# Extract
┄┄┄┄┄┄┄┄┄┄┄┄┄┄┄┄┄┄┄┄
New research on sea floor core samples collected from across the planet shows oxygen levels in the world’s oceans plummeted as the last ice age came to an end, a discovery that sheds light on the speed and extent to which modern-day climate change could alter global marine environments with potentially staggering results.

The study, made public this week by UC Davis Bodega Marine Laboratory, suggests expansive low-oxygen zones that characterized world oceans during a period of melting ice sheets 10,000 to 17,000 years ago could be predictive of a trend already underway, potentially leading to mass die-offs of marine species and drastically disrupted food systems.

“The potential for our oceans to look very, very different in 100 to 150 years is real, lead researcher Sarah Moffitt, a postdoctoral scholar at the marine lab, said in a statement unveiling the work.
┄┄┄┄┄┄┄┄┄┄┄┄┄┄┄┄┄┄┄┄
# Data extract
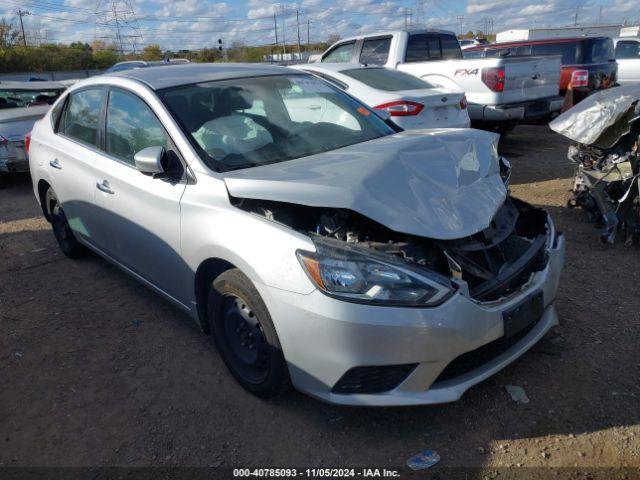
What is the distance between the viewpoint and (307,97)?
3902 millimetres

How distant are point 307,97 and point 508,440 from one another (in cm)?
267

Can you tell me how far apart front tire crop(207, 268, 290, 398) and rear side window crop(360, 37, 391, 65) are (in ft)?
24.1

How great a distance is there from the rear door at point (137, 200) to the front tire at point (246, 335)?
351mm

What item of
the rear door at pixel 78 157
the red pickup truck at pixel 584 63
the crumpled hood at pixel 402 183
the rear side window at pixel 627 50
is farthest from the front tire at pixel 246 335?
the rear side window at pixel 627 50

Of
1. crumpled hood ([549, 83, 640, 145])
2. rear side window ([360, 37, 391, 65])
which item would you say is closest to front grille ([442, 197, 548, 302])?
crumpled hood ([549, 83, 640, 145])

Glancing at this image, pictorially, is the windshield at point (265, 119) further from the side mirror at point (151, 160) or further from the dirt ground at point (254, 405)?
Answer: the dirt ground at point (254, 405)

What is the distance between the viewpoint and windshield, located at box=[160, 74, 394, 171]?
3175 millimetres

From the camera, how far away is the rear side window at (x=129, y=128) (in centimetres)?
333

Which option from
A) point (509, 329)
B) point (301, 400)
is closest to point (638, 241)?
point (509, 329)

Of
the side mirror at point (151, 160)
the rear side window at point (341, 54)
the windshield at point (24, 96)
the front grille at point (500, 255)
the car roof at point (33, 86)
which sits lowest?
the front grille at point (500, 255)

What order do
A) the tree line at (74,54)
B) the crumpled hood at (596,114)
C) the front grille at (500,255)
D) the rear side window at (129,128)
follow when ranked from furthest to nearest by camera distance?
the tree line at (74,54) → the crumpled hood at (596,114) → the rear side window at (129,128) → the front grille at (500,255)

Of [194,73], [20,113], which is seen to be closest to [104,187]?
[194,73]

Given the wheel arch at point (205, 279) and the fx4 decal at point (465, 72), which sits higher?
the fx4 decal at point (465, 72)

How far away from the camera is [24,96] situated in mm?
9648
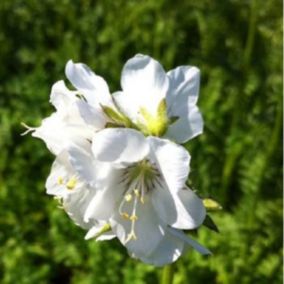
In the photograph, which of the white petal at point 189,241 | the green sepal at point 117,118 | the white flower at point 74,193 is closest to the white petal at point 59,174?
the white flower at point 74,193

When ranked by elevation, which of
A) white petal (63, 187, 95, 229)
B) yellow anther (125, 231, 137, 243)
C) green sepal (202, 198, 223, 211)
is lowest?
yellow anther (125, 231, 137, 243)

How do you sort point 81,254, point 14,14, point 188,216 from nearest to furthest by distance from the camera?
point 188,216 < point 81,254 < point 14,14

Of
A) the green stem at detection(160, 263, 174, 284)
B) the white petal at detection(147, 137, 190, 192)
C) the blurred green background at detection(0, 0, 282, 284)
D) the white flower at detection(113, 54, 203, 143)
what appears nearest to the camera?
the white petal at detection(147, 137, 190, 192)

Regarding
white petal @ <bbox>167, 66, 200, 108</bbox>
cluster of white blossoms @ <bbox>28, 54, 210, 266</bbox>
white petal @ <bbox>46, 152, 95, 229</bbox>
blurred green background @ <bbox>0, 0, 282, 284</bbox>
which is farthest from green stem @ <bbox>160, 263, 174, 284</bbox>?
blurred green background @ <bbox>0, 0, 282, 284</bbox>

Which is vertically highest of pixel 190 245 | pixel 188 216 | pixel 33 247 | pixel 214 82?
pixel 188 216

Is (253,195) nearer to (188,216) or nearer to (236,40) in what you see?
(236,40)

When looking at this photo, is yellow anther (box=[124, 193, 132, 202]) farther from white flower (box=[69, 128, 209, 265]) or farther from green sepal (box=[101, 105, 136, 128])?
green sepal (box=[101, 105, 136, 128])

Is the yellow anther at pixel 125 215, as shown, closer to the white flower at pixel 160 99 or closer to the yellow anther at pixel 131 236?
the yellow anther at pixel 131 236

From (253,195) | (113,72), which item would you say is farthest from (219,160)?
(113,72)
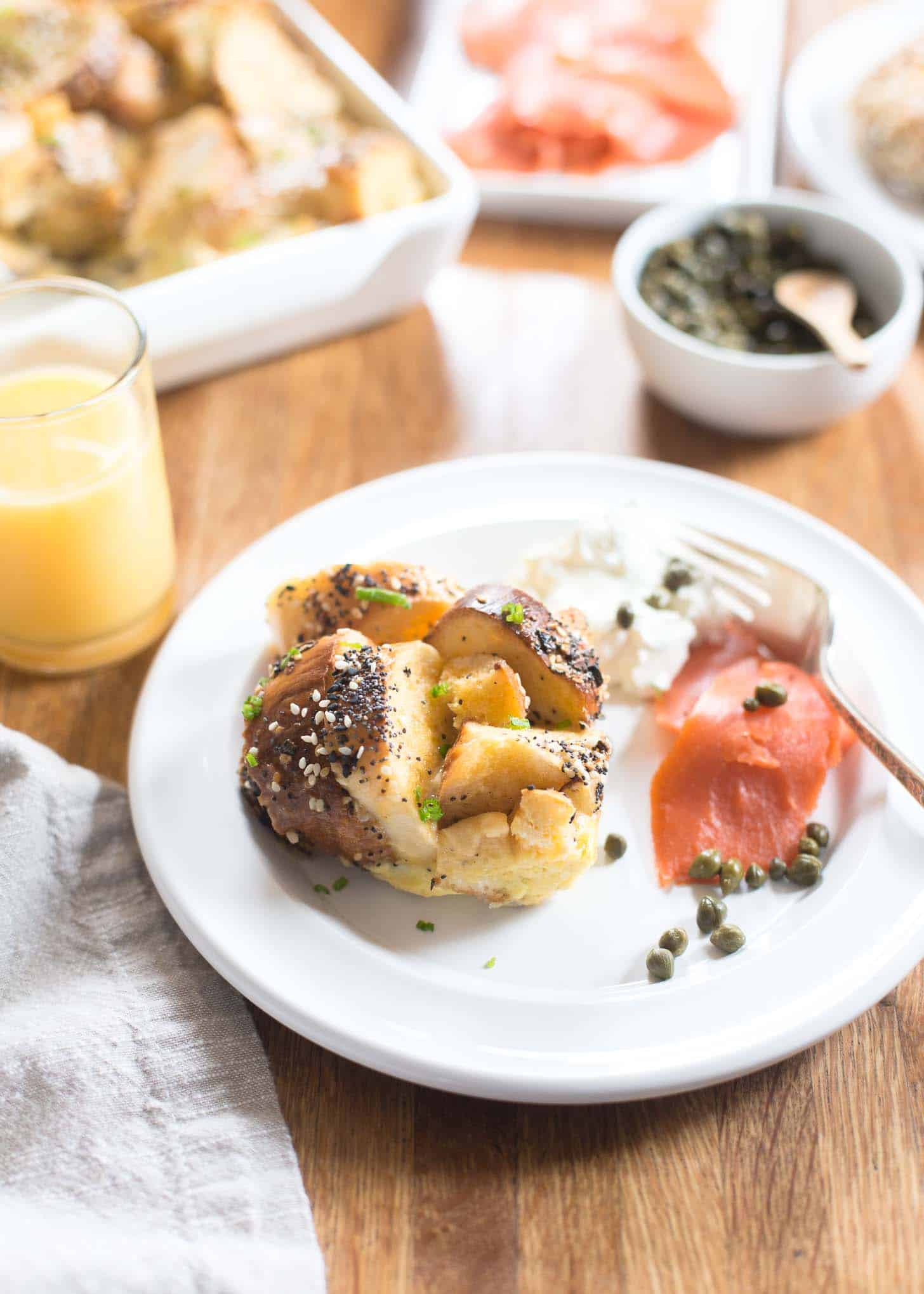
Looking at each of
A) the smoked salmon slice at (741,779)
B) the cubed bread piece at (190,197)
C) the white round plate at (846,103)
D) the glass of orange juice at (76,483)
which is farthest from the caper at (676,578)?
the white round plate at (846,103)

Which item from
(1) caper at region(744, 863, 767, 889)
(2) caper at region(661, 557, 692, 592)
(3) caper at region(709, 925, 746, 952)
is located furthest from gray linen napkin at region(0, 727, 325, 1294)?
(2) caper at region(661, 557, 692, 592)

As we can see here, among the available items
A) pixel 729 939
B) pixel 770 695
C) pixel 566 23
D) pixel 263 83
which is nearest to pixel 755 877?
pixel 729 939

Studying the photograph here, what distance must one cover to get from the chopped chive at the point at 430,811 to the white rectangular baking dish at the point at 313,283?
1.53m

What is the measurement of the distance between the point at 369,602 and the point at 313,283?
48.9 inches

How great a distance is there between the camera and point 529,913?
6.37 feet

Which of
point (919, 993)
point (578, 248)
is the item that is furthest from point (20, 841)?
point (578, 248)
┄┄┄┄┄┄┄┄┄┄┄┄┄┄┄┄┄┄┄┄
# Assignment
Reproduce the passage on ocean oxygen loss between "New research on" and "disrupted food systems.", inclusive. The data plays no part here.

# Exercise output
New research on sea floor core samples collected from across the planet shows oxygen levels in the world’s oceans plummeted as the last ice age came to an end, a discovery that sheds light on the speed and extent to which modern-day climate change could alter global marine environments with potentially staggering results.

The study, made public this week by UC Davis Bodega Marine Laboratory, suggests expansive low-oxygen zones that characterized world oceans during a period of melting ice sheets 10,000 to 17,000 years ago could be predictive of a trend already underway, potentially leading to mass die-offs of marine species and drastically disrupted food systems.